An avalanche of donations, ranging from 5 euros to 10 million dollars: Americans have proven the love they have for Notre-Dame de Paris by mobilizing financially for the rebirth of a monument that is so dear to them.
“The Americans are the biggest donors, by far, after the French”summarizes Michel Picaud, president of Friends of Notre-Dame de Paris, to AFP, two weeks before reopening.
Founded in 2017, this association saw donations surge after the fire of April 15, 2019. It raised $57 million, from 45,000 donors, mainly American.
Friends of Notre-Dame notably received $10 million from the Starr Foundation, one of the main foundations in the United States. Another, the Marie-Josee and Henry Kravis Foundation, contributed the same amount.
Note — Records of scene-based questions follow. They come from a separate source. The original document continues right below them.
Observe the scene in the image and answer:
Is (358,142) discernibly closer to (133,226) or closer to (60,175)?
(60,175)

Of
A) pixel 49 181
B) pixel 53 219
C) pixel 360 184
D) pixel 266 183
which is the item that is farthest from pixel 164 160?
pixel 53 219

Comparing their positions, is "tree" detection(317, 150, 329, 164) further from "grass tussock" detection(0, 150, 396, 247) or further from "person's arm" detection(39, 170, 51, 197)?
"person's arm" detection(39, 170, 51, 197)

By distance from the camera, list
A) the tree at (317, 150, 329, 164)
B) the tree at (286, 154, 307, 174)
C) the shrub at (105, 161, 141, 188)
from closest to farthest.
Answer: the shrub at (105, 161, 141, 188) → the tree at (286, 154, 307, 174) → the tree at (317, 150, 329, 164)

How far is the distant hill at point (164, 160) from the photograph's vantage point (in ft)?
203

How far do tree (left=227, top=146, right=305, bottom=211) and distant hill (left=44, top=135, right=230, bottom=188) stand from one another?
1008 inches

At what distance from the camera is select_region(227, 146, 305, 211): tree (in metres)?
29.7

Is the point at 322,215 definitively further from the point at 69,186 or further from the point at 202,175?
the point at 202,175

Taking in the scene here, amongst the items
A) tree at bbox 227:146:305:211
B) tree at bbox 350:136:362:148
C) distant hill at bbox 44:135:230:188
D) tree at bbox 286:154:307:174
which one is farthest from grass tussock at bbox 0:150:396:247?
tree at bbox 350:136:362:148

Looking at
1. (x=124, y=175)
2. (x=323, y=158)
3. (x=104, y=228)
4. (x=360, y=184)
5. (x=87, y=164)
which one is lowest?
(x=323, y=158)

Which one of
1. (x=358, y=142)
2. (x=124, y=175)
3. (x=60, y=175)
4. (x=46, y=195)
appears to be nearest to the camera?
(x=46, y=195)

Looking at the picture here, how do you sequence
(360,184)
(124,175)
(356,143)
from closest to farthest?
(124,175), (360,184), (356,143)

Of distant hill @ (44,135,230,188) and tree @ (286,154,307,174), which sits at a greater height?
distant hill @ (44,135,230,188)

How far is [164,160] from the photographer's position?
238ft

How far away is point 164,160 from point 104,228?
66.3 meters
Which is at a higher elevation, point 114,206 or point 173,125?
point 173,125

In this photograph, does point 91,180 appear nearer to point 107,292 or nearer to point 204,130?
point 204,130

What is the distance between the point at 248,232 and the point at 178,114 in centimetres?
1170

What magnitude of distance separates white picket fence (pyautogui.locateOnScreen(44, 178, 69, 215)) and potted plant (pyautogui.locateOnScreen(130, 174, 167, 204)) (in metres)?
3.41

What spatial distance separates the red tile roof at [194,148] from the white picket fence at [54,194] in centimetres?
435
Including other patrons, such as the French Heritage Society of New York, recipient of a check for $2 million from the Estée Lauder family, Mr. Picaud estimates that Americans contributed $62 million to the restoration of Notre Dame.
Built more than 600 years before the Eiffel Tower, the cathedral located on the Île de la Cité is “one of the great treasures of the world”according to Barack Obama, who visited it in June 2009 with his wife and their two daughters. After many other American presidents.
Middle Ages fans
As a young nation, the United States has museums filled with masterpieces of medieval Art. The Metropolitan Museum of Art has even grouped cloisters from French abbeys on a hill in Manhattan, a site called The Cloisters.
“For Americans, Notre-Dame de Paris is a physical symbol of pre-modern European history that does not exist on American soil. It is a powerful place of memory, it evokes an imaginary nostalgia for a rich and complex culture of pass”explains to AFP Professor Meredith Cohen, specialist in medieval art and architecture at the University of California at Los Angeles.
“Americans also adore Victor Hugo, who made Notre-Dame famous through his writings, and through his striking descriptions of Paris rising in Les Miserablescrowned with immense success on Broadway and in the cinema”she continues.
American culture is indeed full of references to the cathedral, from the first black and white films to recent animated ones.
Quasimodo superstar
A work like The Hunchback of Notre Dame was adapted for the big screen in 1923, a gem of silent cinema. Other versions followed, notably with Anthony Quinn playing Quasimodo in 1956, or the Disney cartoon in 1996.
The cathedral has appeared in multiple Hollywood feature films, including An American in Paris by Vincente Minnelli, with Gene Kelly, Charade by Stanley Donen, with Cary Grant and Audrey Hepburn, Midnight in Paris by Woody Allen, with Owen Wilson, Adrien Brody, Carla Bruni and Marion Cotillard, or even Ratatouille from Pixar studios.
For Professor Michael Davis, a specialist in French Gothic art, “the facade (of Notre-Dame) offers above all an immediately recognizable image, that of the cathedral itself, but also an evocation of the city of Paris, the French nation, the Middle Ages and the Catholic faith”.
Five years ago, the fire caused a wave of global emotion, particularly in the United States. The major television channels had changed their programs and sent their top reporters to Paris.
A rekindled fire
While the flames devoured the structure, President Donald Trump suggested to the French authorities, in a widely commented tweet, to send water bomber planes.
“If there is a single Gothic cathedral that millions of (American) visitors have seen in Paris and France, it is probably Notre-Dame, and the fire of April 15, 2019 undoubtedly revived this memory and strengthened their link to the cathedral”comments Michael Davis.
Former Director General of the World Bank, Bertrand Badré also attended, within “Friends of Notre-Dame”, the “generous and immediate response” American donors. “Their hearts spoke and we received many often touching testimonies”he confided to AFP.
Meredith Cohen agrees: “Americans have, in general, a great affinity for Paris and French culture, which is perhaps linked to their positive rediscovery of Paris before and after the Second World War, to the Liberation, to their admiration in the 1950s for philosophers, artists and haute couture houses, as well as for the culinary and wine culture, popularized in America by Julia Child…. all of this is attached to Notre-Dame.”